Further, the compounds of formula I are particularly suitable for incorporating in washing powders. Suitable washing powders comprise non-ionic, surface-active compounds or mixtures thereof. Besides the detergent raw materials, the washing powders may contain neutral or alkaline inorganic salts such as for example sodium sulphate, sodium carbonate, potassium carbonate, sodium phosphate, sodium water glass, magnesium silicate, sodium borate, etc., or protective colloids such as sodium bipolyphosphate, carboxy methyl cellulose and/or bleaching agents such as sodium perborate.
The amount of the brightener of formula I, in relation to the washing powder composition, is preferably in the range of 0.01 to 1%, preferably of 0.02 to 0.1%.
The compounds of formula I substantially meet the following requirements of optical brighteners in modern washing powder compositions:
1. Good efficiency (i.e., high substantivity);
2. A moderate capacity of accumulation, i.e., no discoloration of white washing when used repeatedly (multi-fold wash);
3. Non-discoloration of the washing powder during storage in an humid atmosphere;
4. Good affinity in cold;
5. Good solubility.
The compounds of formula I are well soluble in water, particularly in ammonium and alkali metal salt form, show a notable capacity of cold retention and do not develop a yellow tint on the washing powder compositions during storage in an humid atmosphere. The compounds of formula I do not require an additional process for the conversion into a crystalline form which is fast to light.
The invention is illustrated by the following Examples, in which all parts and percentages are by weight and the temperatures in degrees centigrade.

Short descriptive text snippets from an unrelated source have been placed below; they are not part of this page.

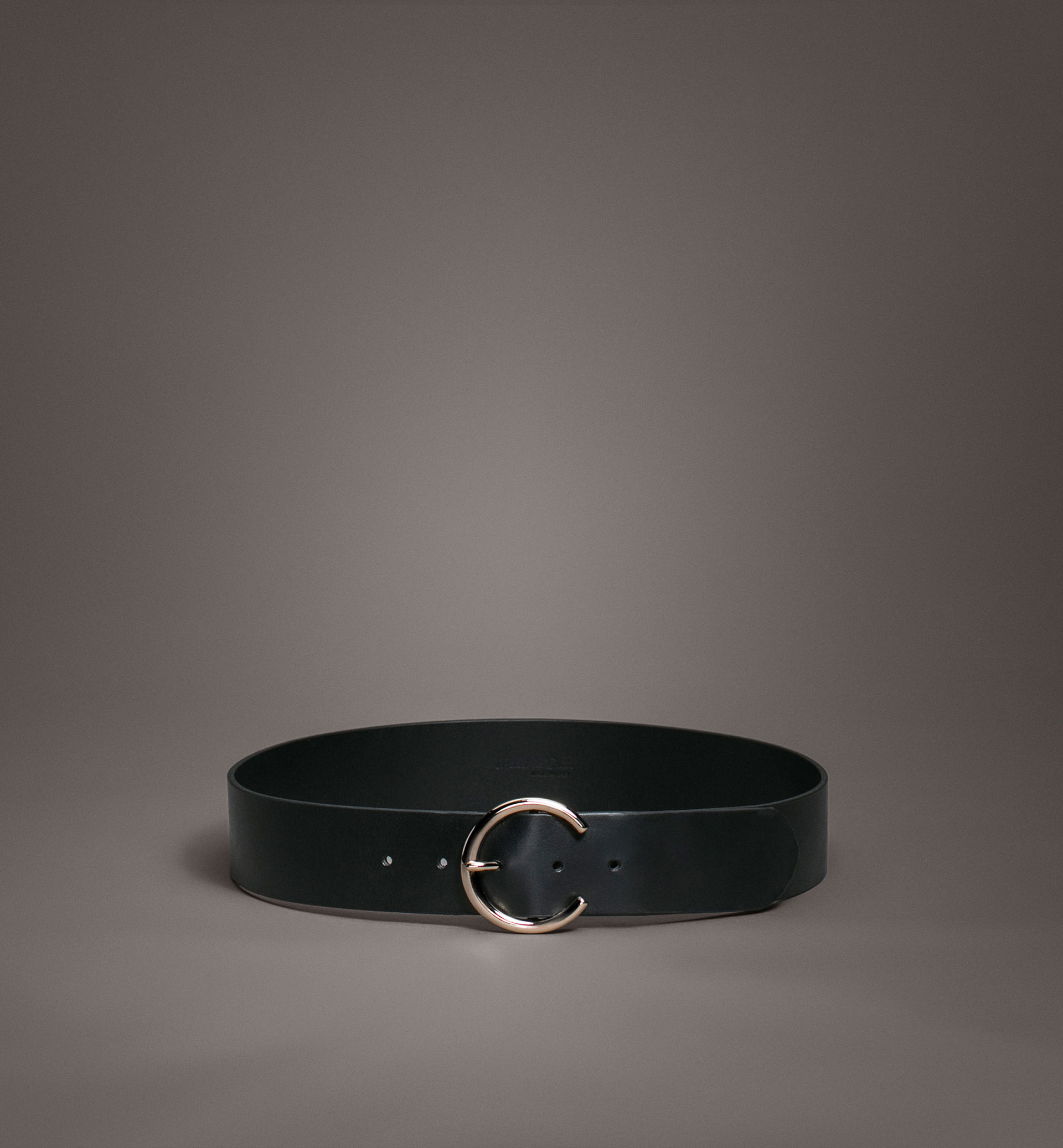 LIMITED EDITION WIDE BELT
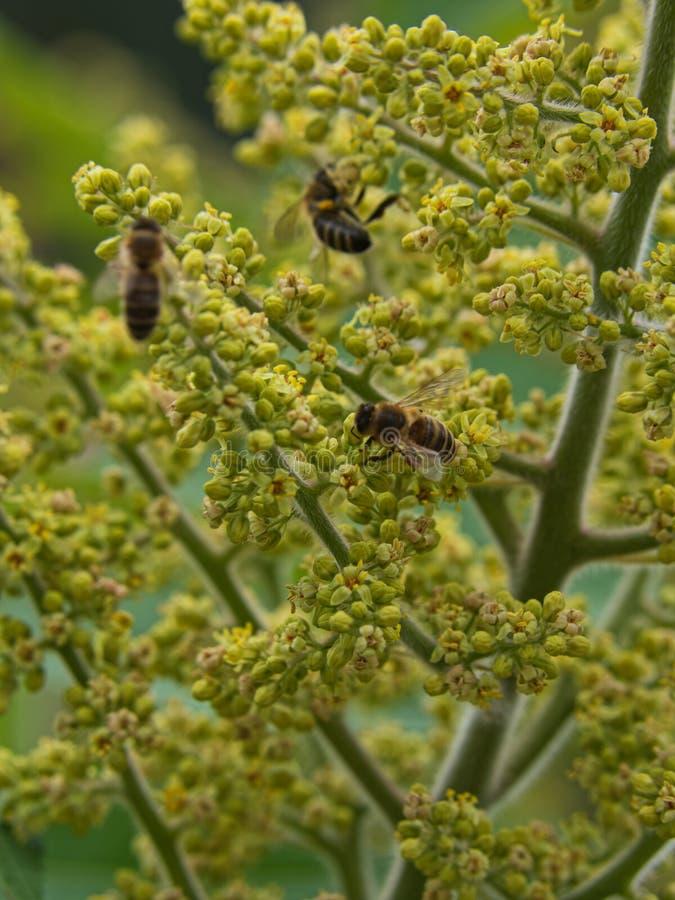 在垂直的绿色酸果漆树,背景的蜂,保存蜂 免版税库存图片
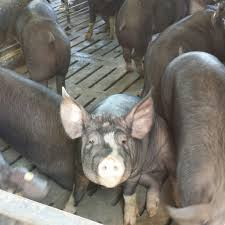 we are pig farmers food u0026 swine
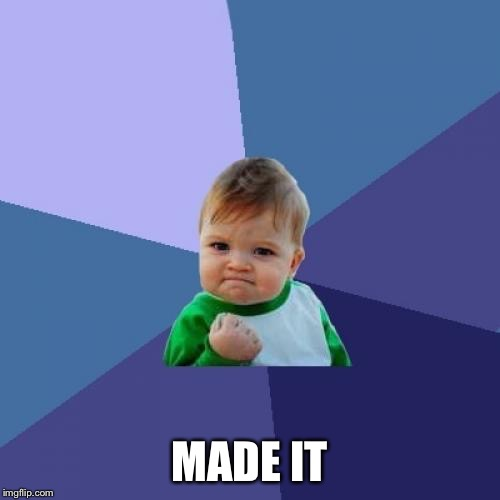 Success Kid Meme | MADE IT | image tagged in memes,success kid | made w/ Imgflip meme maker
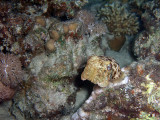 Baby Cuttlefish and Hard Coral 02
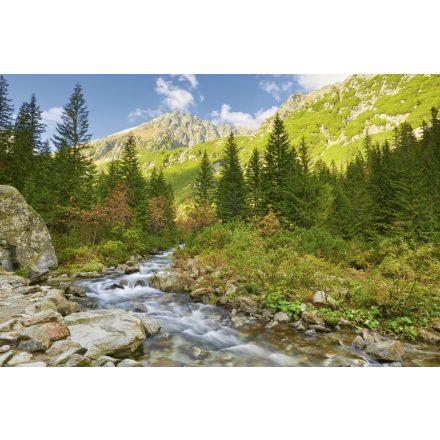 Roztoka patak a Tátra Nemzeti Parkban, poszter tapéta 375*250 cm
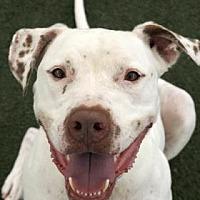 Adopt A Pet :: Maximus - Orlando, FL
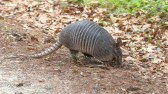 People Are Surprised, Armadillo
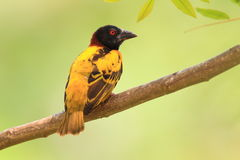 Village Weaver Royalty Free Stock Images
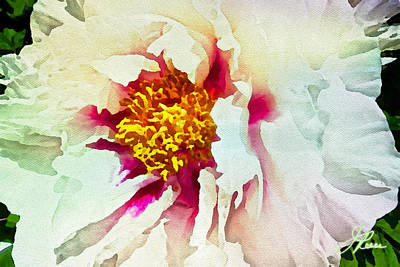 Art Print featuring the painting White Peony by Joan Reese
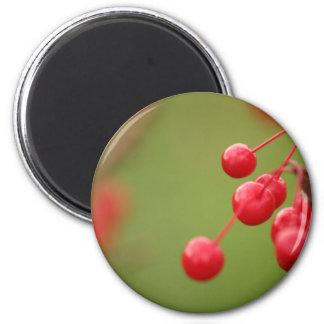 Berry Close magnet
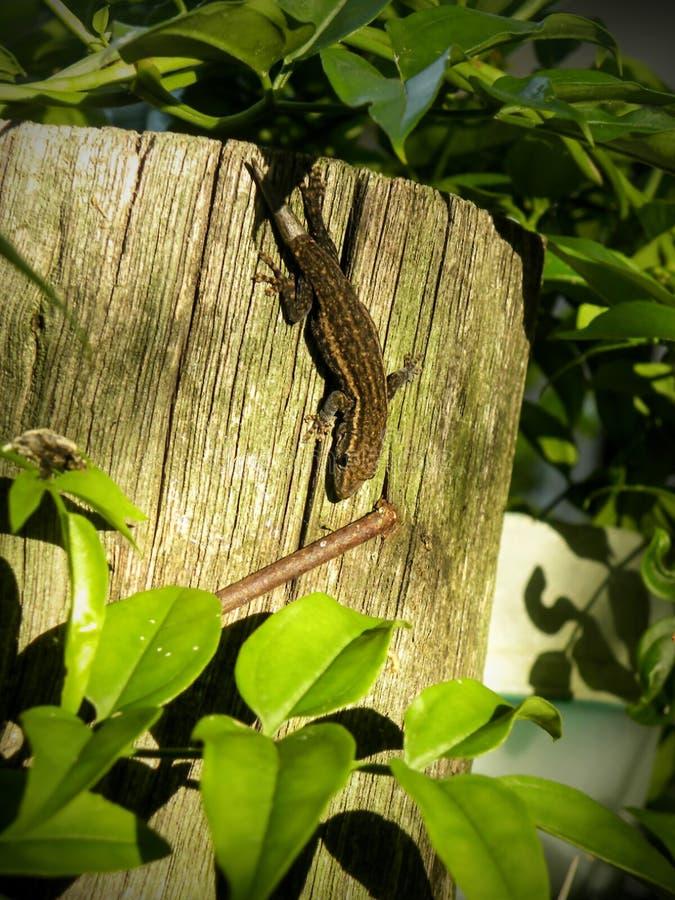 Gecko commun avec la nouvelle queue photographie stock libre de droits
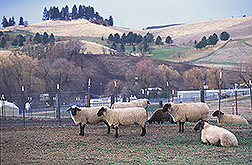 Sheep: Click here for full photo caption.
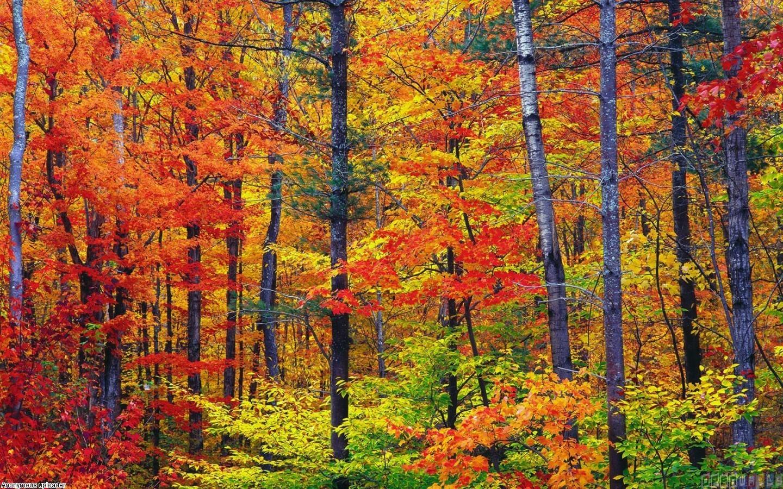 Autumn colors wallpaper #15426 - Open Walls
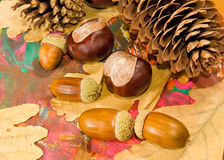 Image of acorn, chestnut and bumpon on a multicolored background close up Royalty Free Stock Image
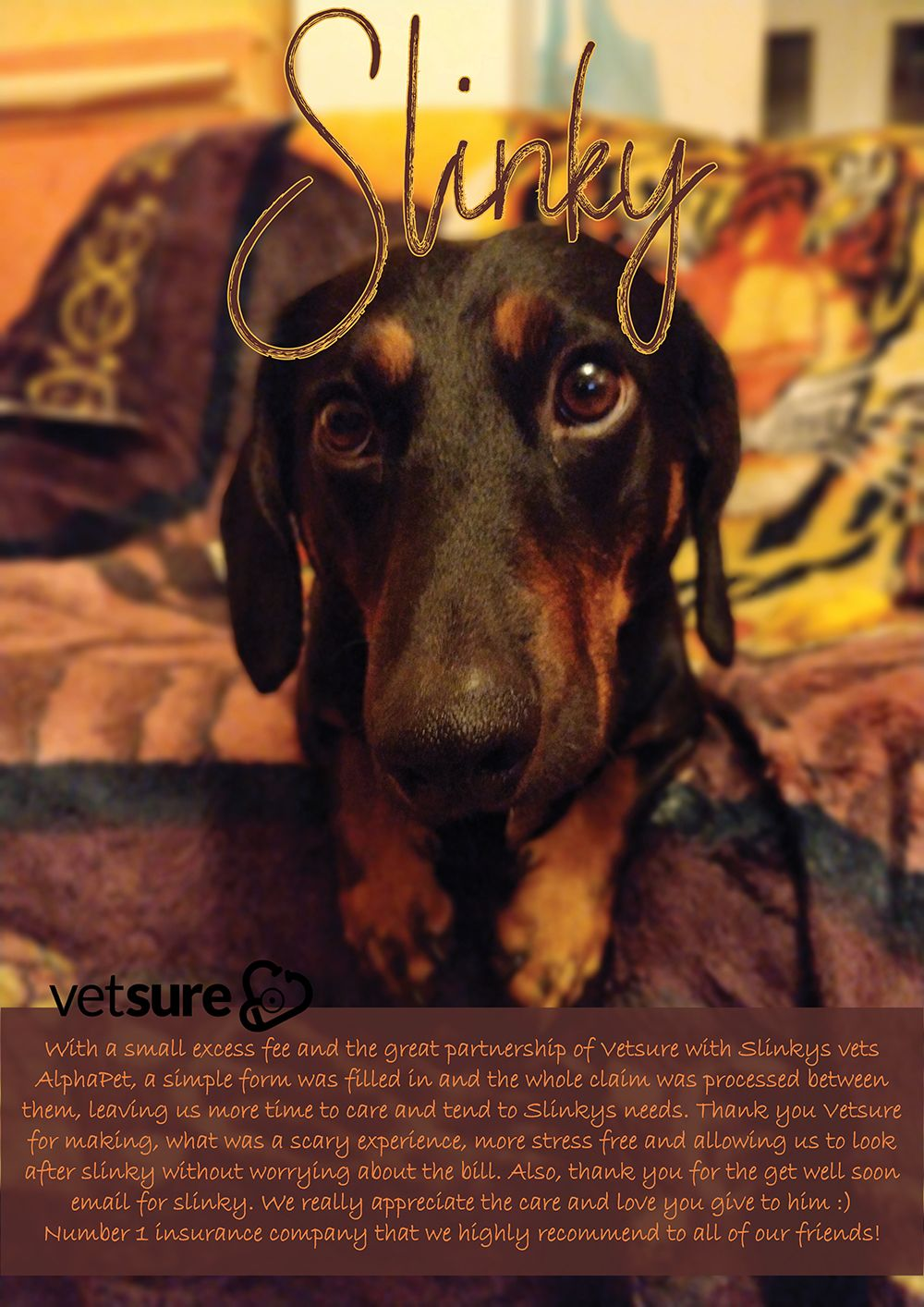 Slinky Sausagedog Review Cat Insurance Dog Insurance Dogs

A solution of 100 parts of cyanuro chloride in 400 parts of acetone is run with stirring, over the course of 10 minutes, into 1200 parts of ice water. A solution of 96 parts of 4,4'-diaminostilbene-2,2'-disulphonic acid and 56 parts of calcined soda in 800 parts of water is added dropwise at 0° to 5° with stirring, over the course of 1 hour to the resulting suspension. The mixture is then stirred for 1 hour, i.e., until the amine is virtually fully reacted. 50 Parts of aniline are then added to the dispersion of the resulting di-Na-salt of the 4,4'-bis-[2",4"-dichloro-s-triazinyl-(6")-amino]-stilbene-2,2'-di-sulphonic acid and the mixture is allowed to warm to 40° over 1 hour, during addition of 210 parts of 10% sodium hydroxide solution. A solution of 98 parts of 3-[2'-(2"-hydroxy-ethoxy-amino]-propionic acid amide in 50 parts of water is then added. After distillation of the acetone, the mixture is heated to 95°-100° over the course of 3 hours by gradually adding 210 parts of 10% sodium hydroxide solution. The pH is in the range of 7.5 to 8.5. The product is dissolved by diluting it with 15,000 parts of hot water. It is subsequently filtered and precipitated after the addition of 500 parts of sodium chloride and 80 parts of 50% sulphuric acid. The product is then filtered by suction in the cold, the residue mixed with 800 parts of water and stirred. The pH is neutralized to 9 by the addition of approximately 70 parts of 30 % sodium hydroxide solution and the resulting solution of the brightener of the above formula is evaporated to dryness under vacuum. A light yellow powder which may readily be dissolved in water is obtained.
The compound produced in Example 1, above, may also be produced as follows:
100 Parts of finely powdered cyanuro chloride are added with stirring to a mixture of 144 parts of ice-cold water, 72 parts of ice and 0.2 parts of a 30% aqueous solution of lauryl dimethylamine oxide and the mixture is stirred for 3 minutes. A solution of 52 parts of 97% aminobenzene and 66.3 parts of 30% hydrochloric acid in 144 parts of ice-cold water is added dropwise to the resulting suspension at 0° over the course of 45 minutes. The pH of the suspension is subsequently adjusted to 2 by the dropwise addition of approximately 400 parts of sodium hydroxide solution. The mixture is then stirred for 2 hours, the internal temperature is then allowed to rise to 20° and the pH is simultaneously kept constant at 2. The test for diazotizable amine should be negative or, at the most, weakly positive. The pH of the suspension is adjusted to 6 by the addition of 10% sodium hydroxide solution. A solution of 96 parts of 4,4'-diaminostilbene-2,2'-disulphonic acid and 56 parts of calcinated soda in 800 parts of water is run into the suspension over the course of 10 to 20 minutes. The pH of the mixture is in the range of 6 to 7. The temperature is then raised to 65° over the course of 1 hour. The mixture is stirred at this temperature for approximately one further hour, i.e., until the diazo test for free amine is negative. A solution of 98 parts of 3-[2'-(2"-hydroxyethoxy)-ethyl-amino]-propionic acid amide in 50 parts of water is subsequently added and the mixture is heated to 95°-100° over the course of 3 hours by gradually adding 210 parts of 10% sodium hydroxide solution.
Purification and isolation of the resulting product are effected in the way described in Example 1.
A brightener with similar properties is obtained by processing as in Example 1 or 1a but replacing the 98 parts of 3-[2'-(2"-hydroxyethoxy)-ethyl-amino]-propionic acid amide with 85 parts of 3-[2'-(2"-hydroxyethoxy)-ethyl-amino]-propionitrile.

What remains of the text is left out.